## Quoted text
☆ ☆ ☆

The Origin of
Consciousness In the Breakdown of the Bicameral Mind – Julian Jaynes (1976)
For weeks now I have
been lost in the pages of this amazing book, one which came to my attention
through the bibliographies in several of my previous reads. One of my favorite literary experiences is
when I finally find a seminal book oft quoted or referenced in other books.
Such a book is The Origin of Consciousness In the Breakdown of the Bicameral
Mind. Author Julian Jaynes has
accomplished something outstandingly original and beautiful, providing what is
perhaps the best explanation of what we modern humans call “Consciousness,” how
it came to be, and how we can track that development.
Books like this contain
so much within their pages. It is
difficult enough to absorb all the information and ideas shared by the author,
but discussing it intelligently is another matter entirely. In the over 11
years I have kept this book-review blog I have enjoyed countless books, but
very few have coalesced knowledge and wisdom in my brain like The Origin of
Consciousness in the Breakdown of the Bicameral Mind has. It is a masterpiece of insight and research.

☆ ☆ ☆

## Supplied data
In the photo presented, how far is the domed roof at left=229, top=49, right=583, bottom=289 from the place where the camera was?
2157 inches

☆ ☆ ☆

## Exercise task A
Using the book review, decide whether each statement agrees with it, answering yes or no and quoting the words that decide it: (i) The reviewer came across the book through bibliographies in earlier reading. (ii) The reviewer has kept the blog for fewer than ten years. (iii) The reviewer considers discussing the book intelligently the easy part.
## Exercise task B
Print the passage of the book review that opens with the words containing "Such a book" and closes with "track that development.".
The data were taken from a separate source.

## Correct result A
(i) Yes: "through the bibliographies in several of my previous reads"
(ii) No: "In the over 11 years I have kept this book-review blog"
(iii) No: "but discussing it intelligently is another matter entirely"

## Correct result B
Such a book is The Origin of Consciousness In the Breakdown of the Bicameral
Mind. Author Julian Jaynes has
accomplished something outstandingly original and beautiful, providing what is
perhaps the best explanation of what we modern humans call “Consciousness,” how
it came to be, and how we can track that development.